Work to be completed — From the entries below, reproduce exactly the line containing "The Art of Botanical Illustration", the line containing "Hot Cams valve", and every line in between, with nothing added.

Extracted records —
↓
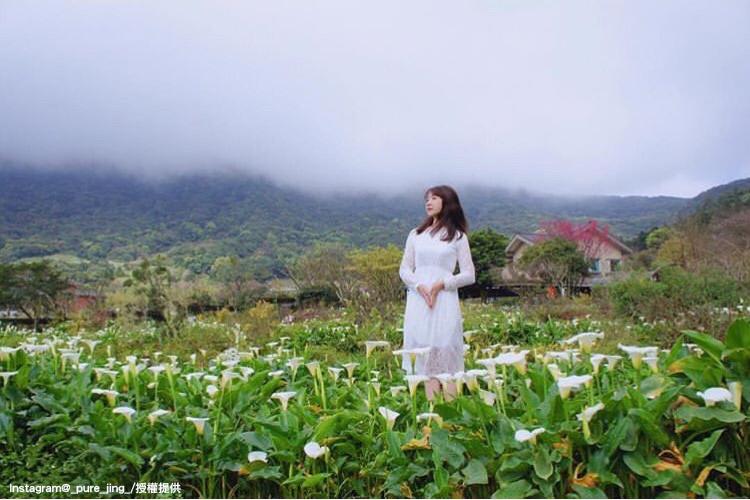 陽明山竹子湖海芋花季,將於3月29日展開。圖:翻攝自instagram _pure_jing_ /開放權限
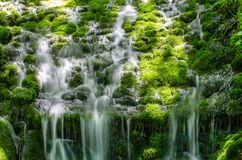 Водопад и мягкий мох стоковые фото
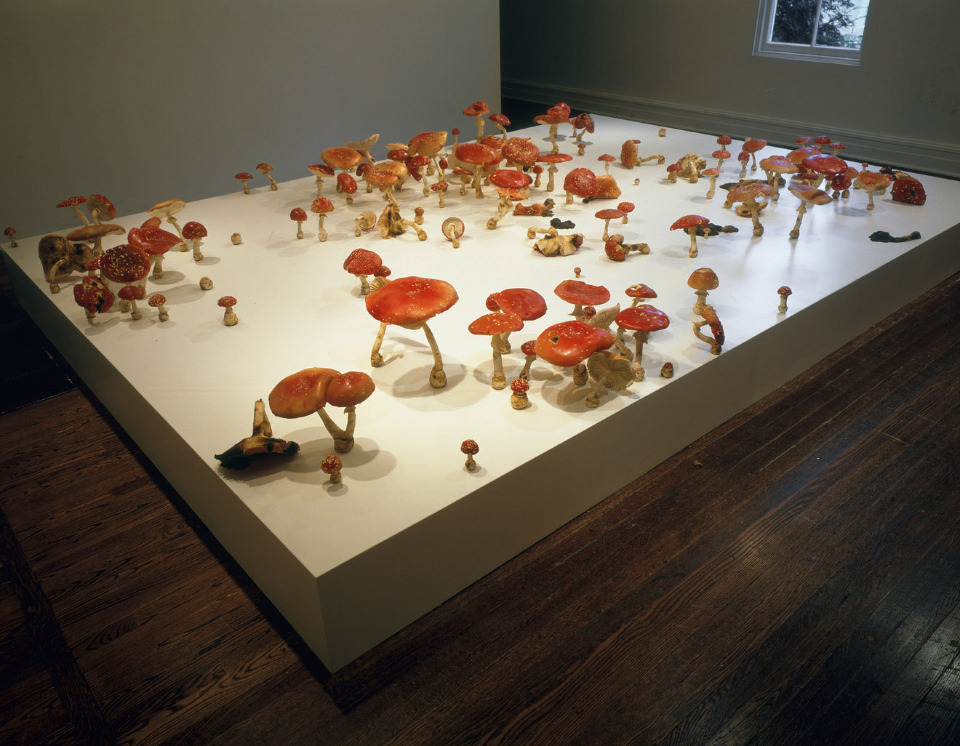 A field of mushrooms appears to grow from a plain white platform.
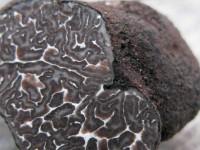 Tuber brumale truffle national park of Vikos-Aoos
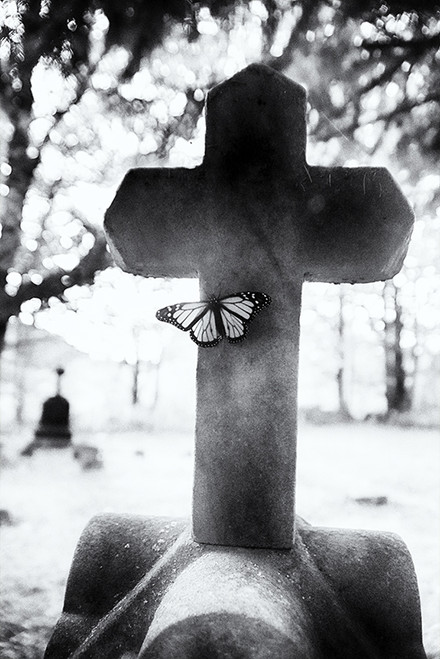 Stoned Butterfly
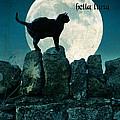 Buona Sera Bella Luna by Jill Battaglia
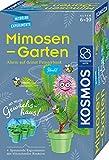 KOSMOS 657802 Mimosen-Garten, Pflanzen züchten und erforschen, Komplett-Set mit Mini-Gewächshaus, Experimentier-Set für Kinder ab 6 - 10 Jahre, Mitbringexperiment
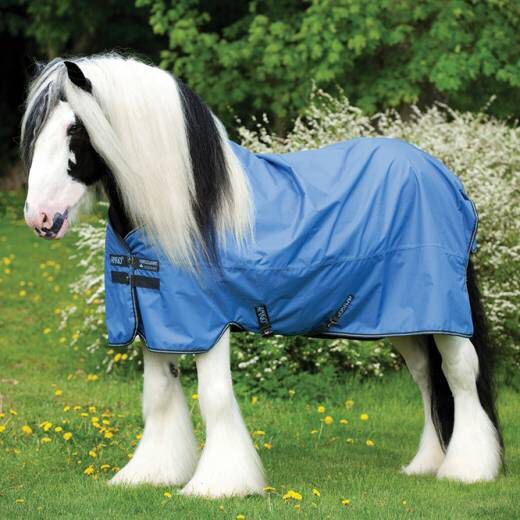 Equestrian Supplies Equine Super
↑
↓
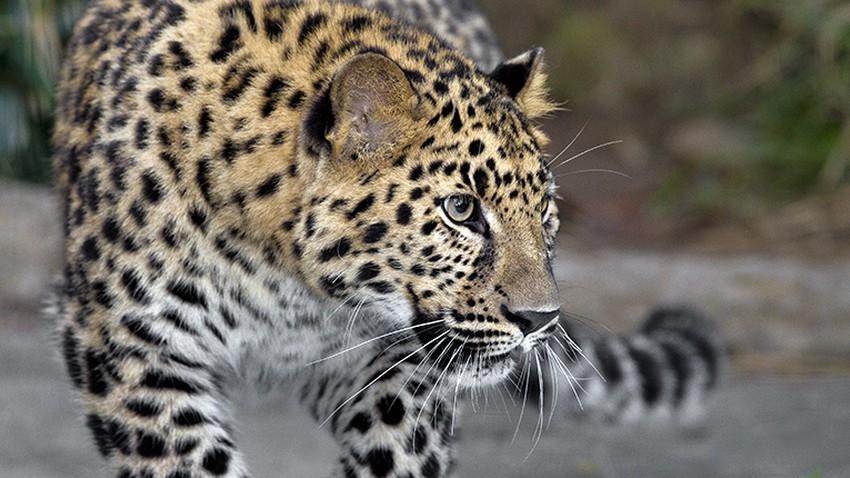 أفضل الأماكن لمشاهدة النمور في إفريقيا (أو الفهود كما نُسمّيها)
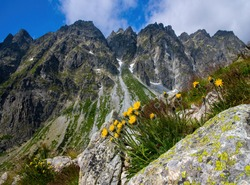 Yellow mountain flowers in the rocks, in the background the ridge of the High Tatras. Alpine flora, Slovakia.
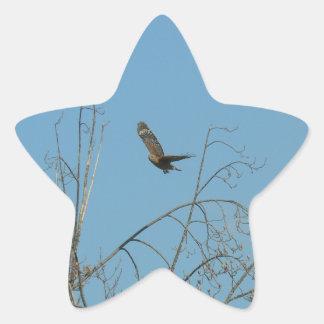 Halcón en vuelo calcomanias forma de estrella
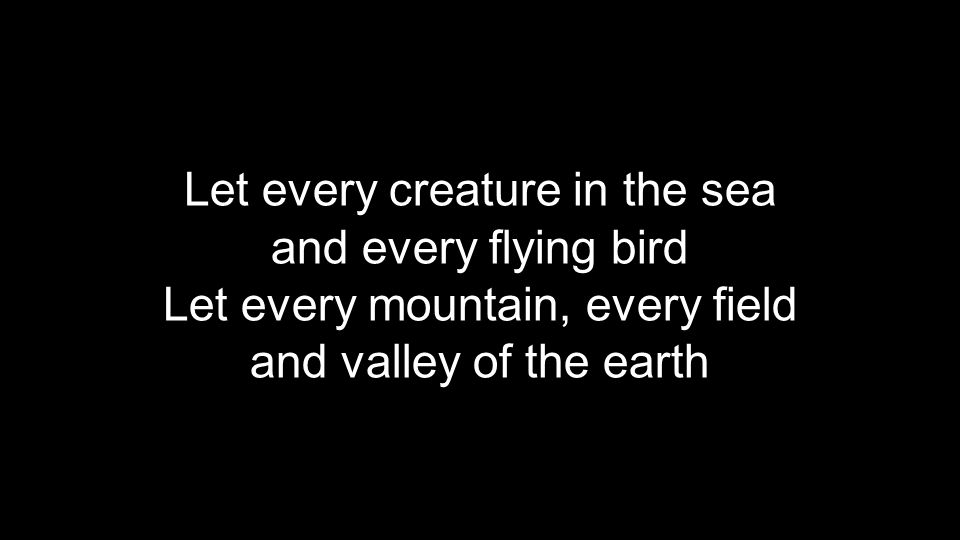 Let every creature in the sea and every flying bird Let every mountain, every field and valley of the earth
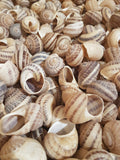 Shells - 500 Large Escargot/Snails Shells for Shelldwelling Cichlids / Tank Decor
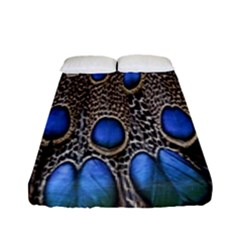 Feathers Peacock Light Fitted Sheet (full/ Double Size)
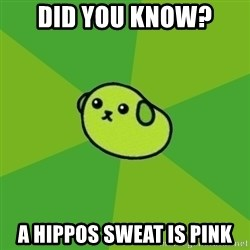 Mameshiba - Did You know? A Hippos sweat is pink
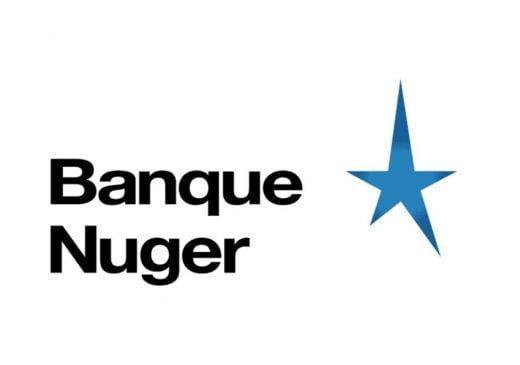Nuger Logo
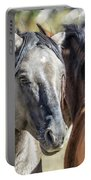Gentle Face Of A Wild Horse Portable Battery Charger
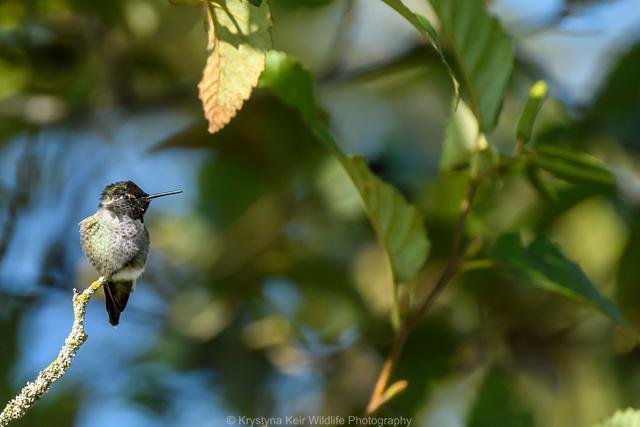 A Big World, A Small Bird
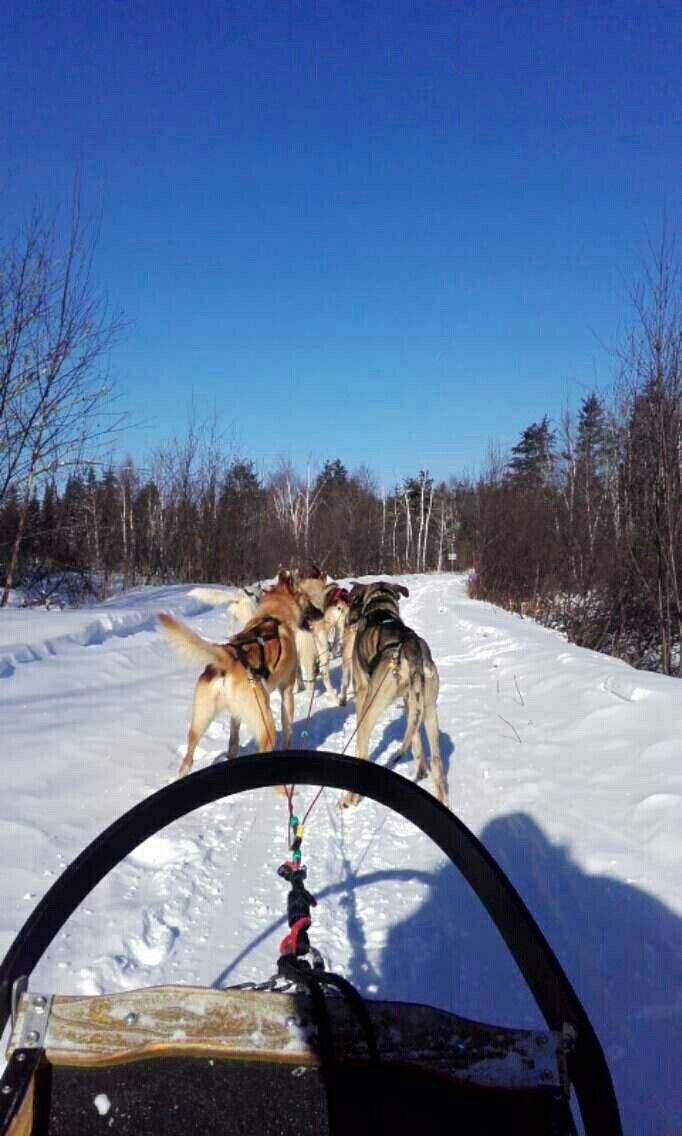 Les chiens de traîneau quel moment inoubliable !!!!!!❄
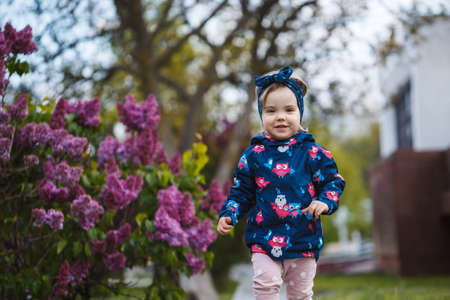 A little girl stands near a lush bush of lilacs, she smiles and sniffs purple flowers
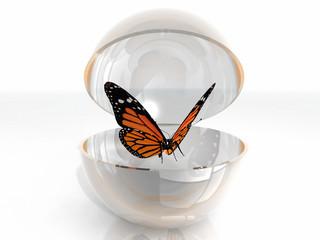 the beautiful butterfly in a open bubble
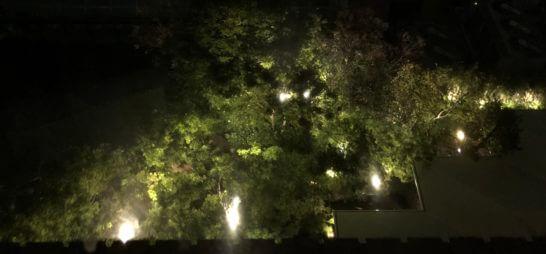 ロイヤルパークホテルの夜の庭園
↑
↓
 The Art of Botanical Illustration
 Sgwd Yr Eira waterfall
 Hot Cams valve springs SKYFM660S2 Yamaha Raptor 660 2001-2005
↑
Completed exercise —
 The Art of Botanical Illustration
 Sgwd Yr Eira waterfall
 Hot Cams valve springs SKYFM660S2 Yamaha Raptor 660 2001-2005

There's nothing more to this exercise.